══ Supplied text ══

# Leyland 255 hydraulic 3 point linkage - problem



## benokogel (Oct 18, 2014)

Hello.
I'm newbie on this forum, and I'm looking for any help with my problem.
I have a tractor British Leyland 255, and then is a problem with 3 point linkage like on a movie.
Please see it, maybe someone can help my, any idea, where I should start repair 

[ame]https://www.youtube.com/watch?v=ZK22ADjsbCE[/ame]

When I start the engine, and run pump, then 3 point linkage goes automaticlly up, can not stop it. The levers are positioned like on a movie, on "Position", and second on "Lower".

Sorry for my poor English.


----------



## musicman9016 (Oct 20, 2014)

Linkage needs to be calibrated.
Do you have a workshop manual? If not send me your email address and i'll send one through to you. It's a bit of a stuff around to do and it wont be perfect but you can usually get it to the point where it functions in a usable manner.

Basically, attached to the position lever is a long,enclosed bar with two sets of teeth on it. The bottom set is position control and the top set is draft control. On the back of it you have a large nut that is locked in place with a locknut next to it. So it's a combination of adjustments to that and the flappy looking thing at back under the top link.


----------

═══
══ Entries ══

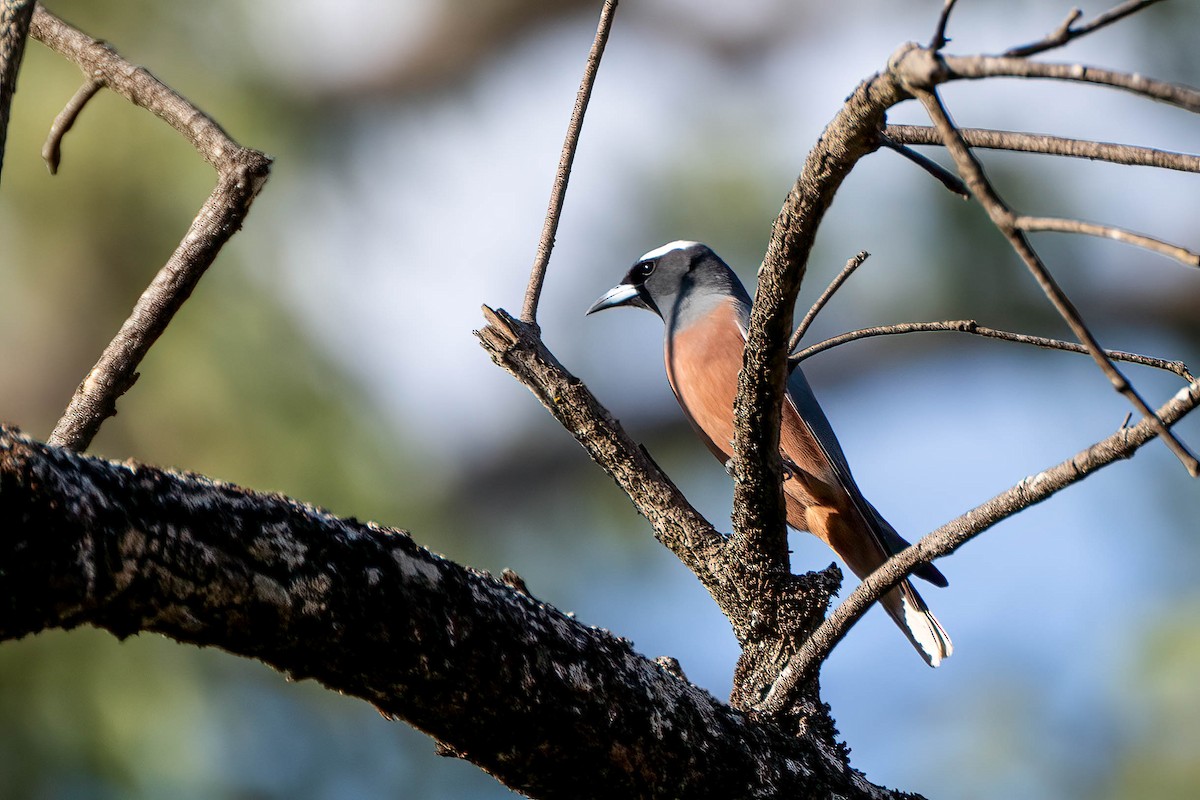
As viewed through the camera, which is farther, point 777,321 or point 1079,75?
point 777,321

═══
══ Entries ══

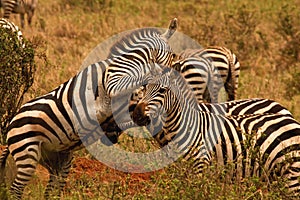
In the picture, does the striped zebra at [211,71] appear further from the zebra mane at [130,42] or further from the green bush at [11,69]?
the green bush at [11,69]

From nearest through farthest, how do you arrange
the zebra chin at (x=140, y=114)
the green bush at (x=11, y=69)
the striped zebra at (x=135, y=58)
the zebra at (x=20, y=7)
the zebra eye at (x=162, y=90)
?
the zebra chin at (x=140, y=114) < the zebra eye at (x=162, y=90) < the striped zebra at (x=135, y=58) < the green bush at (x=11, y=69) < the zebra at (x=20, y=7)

═══

Directions » List every part of the tractor named in the paragraph of the Leyland 255 linkage thread that begins "Basically, attached to the position lever".

Written answer »
- The position lever
- A long, enclosed bar
- The bottom set of teeth on the bar (position control)
- The top set of teeth on the bar (draft control)
- A large nut on the back of the bar
- A locknut next to the large nut
- The flappy looking thing at the back
- The top link